And onwards I go, into the second fifth of the Penguin Modern boxed set! I thought I’d leave things a little while so as not to get jaded with just reading short works, but after the bulk of “The Aviator” these (and the recent Maigret) were a pleasant contrast. Again, two books with not much in common, but nevertheless powerful works despite their slim size.

Penguin Modern 11 – The Legend of the Sleepers by Danilo Kis

Kis is another author I’ve read before, and in fact I reviewed the collection from which the two stories featured here are drawn “The Encyclopedia of the Dead“) back on 2016. Kis was a Serbian writer and “Dead” was his final work, initially published in 1983. It’s a varied collection, taking in myths and legends, fantasies, realism and stories which deal with the art of words. The two texts chosen for this Penguin Modern are the title story and “Simon Magus”, both of which have a common theme of re-telling ancient legends.

By Marina Kalezić [CC BY-SA 3.0 (https://creativecommons.org/licenses/by-sa/3.0), via Wikimedia Commons

As I commented when reading the full collection, the stories are full of allusion and references, multi-layered and beautifully written; in fact, the language in “Sleepers” is particularly striking with its flowing repetitions creating memorable images. I had intended back in 2016 that I’d go on to read more of the Kis I have on Mount TBR; that never happened, but this is a reminder that I really should…

Penguin Modern 12 – The Black Ball by Ralph Ellison

And now an author new to me. Ralph Ellison is an American author best know for his book “Invisible Man” (which I’m sure I have a copy of *somewhere* in the house). Like so many writers, he’s one I’ve always meant to read but never got round to, so I was happy to be poked with the Penguin Modern stick into making his acquaintance.
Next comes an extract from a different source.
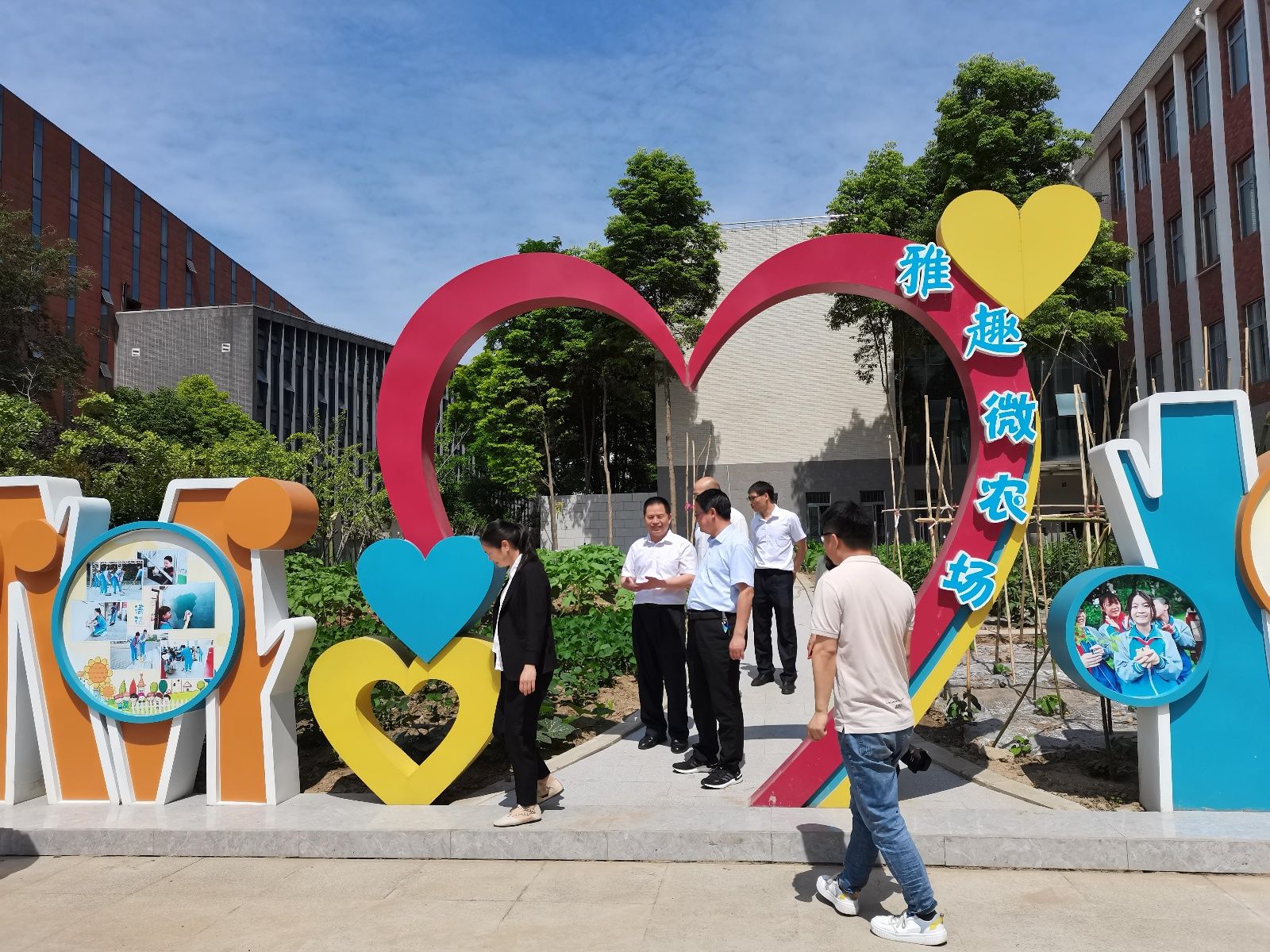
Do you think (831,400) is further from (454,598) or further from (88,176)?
(88,176)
By United States Information Agency staff photographer [Public domain], via Wikimedia Commons

PM12 contains four of Ellison’s shorter works – the title story, “Boy on a Train”, “Hymie’s Bull” and “In a Strange Country”, and they’re all absolutely stunning. I suspect I may possibly have come across “Hymie’s Bull” at some point in my reading life, as it was vaguely familiar, telling as it does the tale of some men hopping freight trains across America and the violent men they meet along the way who are out to stop them. “Boy on a Train”, an ostensibly simple tale of a widow and her two boys travelling home in a segregated train was desperately poignant (and I suspect, from a quick look at Ellison’s Wikipedia entry, may draw on his own life.) “The Black Ball” is a fascinating story, highlighting a complex distrust of the white man, as a black worker struggles to accept that a white union man has any interest in helping him.
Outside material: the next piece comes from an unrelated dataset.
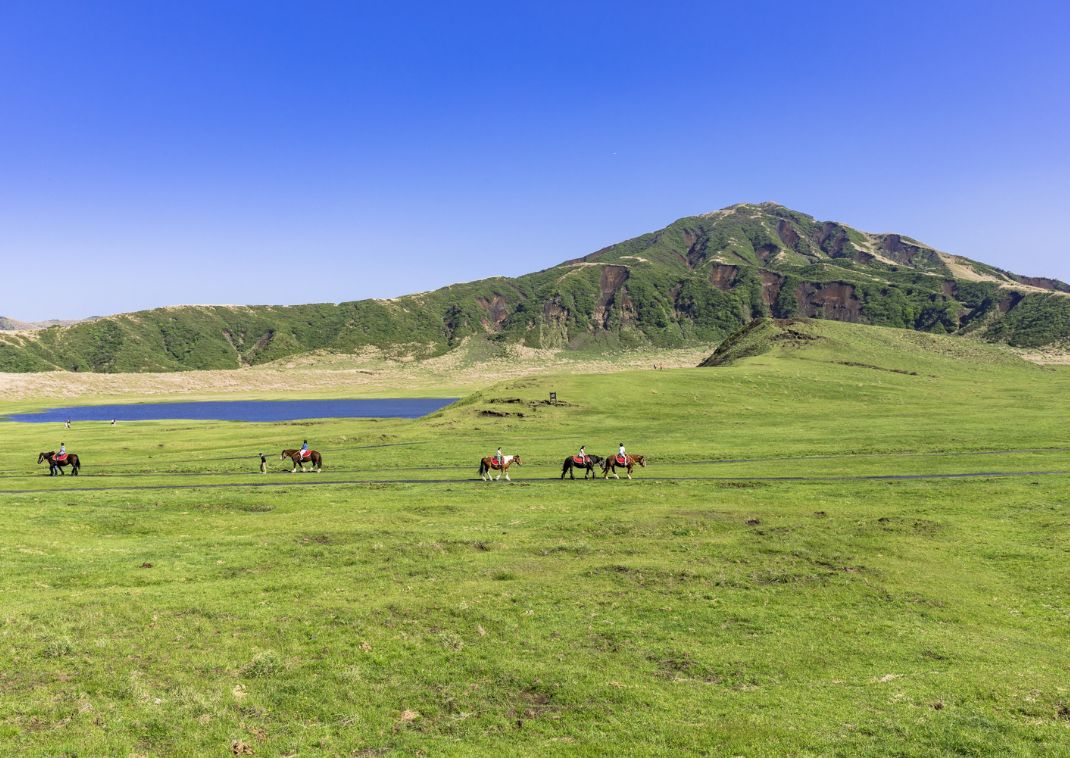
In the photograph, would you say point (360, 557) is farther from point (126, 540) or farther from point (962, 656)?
point (962, 656)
The sun was a big globe in the west that seemed to drop away like a basketball toward a basket, and the freight seemed to be trying to catch it before it got there. You could see large swarms of flies following the freight cars like gulls over a boat; only the noise they made was lost in the roar of the train. In the field you could see a flock of birds flying away into the sunset, shooting off at an angle to rise and dip, rise and dip, sail and pivot in the wind like kites cut loose from their strings.

However, I think it’s “In a Strange Country” that will stay with me the most. Parker, an African American sailor, comes ashore in Wales and encounters white fellow countrymen who attack him. Yet he finds tolerance and acceptance amongst the Welsh, who take him into their world, sharing their love of music with him. It’s a stunning, powerful story of how humanity can transcend differences, and how a love of something deeper than stupid national boundaries can bring people together. It had me in tears, to be honest, and felt terrifyingly relevant in this day and age.

Ellison writes beautifully; his prose is lyrical, readable, evocative and he’s obviously the master of telling a bigger tale in the short story form. You find yourself raging at the injustices but celebrating the fact that there must be hope, demonstrated by unlikely bedfellows finding a kind of common ground. A really excellent addition to the Penguin Moderns, and I’m particularly glad to have read this one.

*****

So Penguin Moderns 11 and 12 were a particularly stunning pair, featuring two very disparate yet individual voices. Kis is a writer deserving wider reading, and Ellison obviously justifies the high regard in which he’s held. What a treat these unassuming little pastel coloured books are turning out to be!